• Exercise prompt: Please rewrite the passage about Hunt and Johnson, starting with "Without a ministerial" and going on through "advisor Steve Bannon.", changing "dogsbody" to "subordinate".

• Source:

As Foreign Secretary, Hunt demonstrated keenly his willingness to be obedient.  He parroted Pompeo’s words on the ludicrous false flag attack on oil tankers in Gulf of Oman and he ordered the Royal Navy to use military force to detain an Iranian oil tanker and its crew near Gibraltar under the false pretext of a breach of EU sanctions against Syria, the tanker’s destination.  The latter event’s stated reason was a fabrication; Hunt merely acted on orders from Pompeo who desired action as part of the US government’s attempt to start a war against Iran.

The Foreign Office denied two Russian TV stations, RT and Sputnik, access to an international media conference on “media freedom” in London.  Both stations supported Julian Assange and Edward Snowden who are wanted by the US government for exposing war crimes by the US military.  No journalists or broadcasters from Venezuela were invited to the conference; the US government does not recognise the democratically elected Venezuelan government and it allowed an associate of terrorist Juan Guaido to forcibly occupy the country’s embassy in Washington.

Without a ministerial position in the final months of Theresa May’s government Johnson’s displays of servitude were less noticeable recently.  When Foreign Secretary he gushed praise for Trump and the admiration was returned.  Both observed mutual usefulness in attaining financial goals through the consequences of Brexit.  However, both were and are aware that one of them is useful as management and the other is useful as dogsbody.  During his visit to UK in 2018 Trump said “he’s [Johnson] been saying very good things about me as president.  I think he thinks I’m doing a good job.  I am doing a great job.”  Johnson received tactical advice from former Trump advisor Steve Bannon.

• Given data:
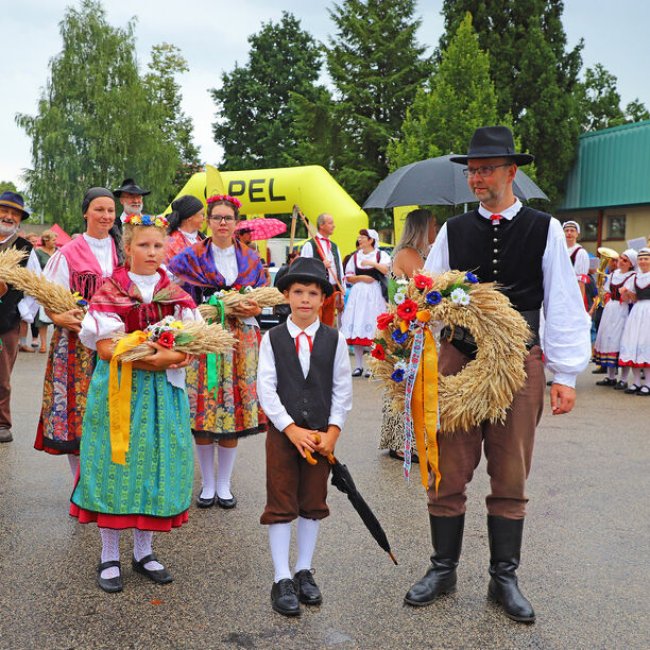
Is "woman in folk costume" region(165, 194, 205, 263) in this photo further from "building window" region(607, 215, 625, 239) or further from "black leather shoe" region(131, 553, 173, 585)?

• Written answer:
Without a ministerial position in the final months of Theresa May’s government Johnson’s displays of servitude were less noticeable recently.  When Foreign Secretary he gushed praise for Trump and the admiration was returned.  Both observed mutual usefulness in attaining financial goals through the consequences of Brexit.  However, both were and are aware that one of them is useful as management and the other is useful as subordinate.  During his visit to UK in 2018 Trump said “he’s [Johnson] been saying very good things about me as president.  I think he thinks I’m doing a good job.  I am doing a great job.”  Johnson received tactical advice from former Trump advisor Steve Bannon.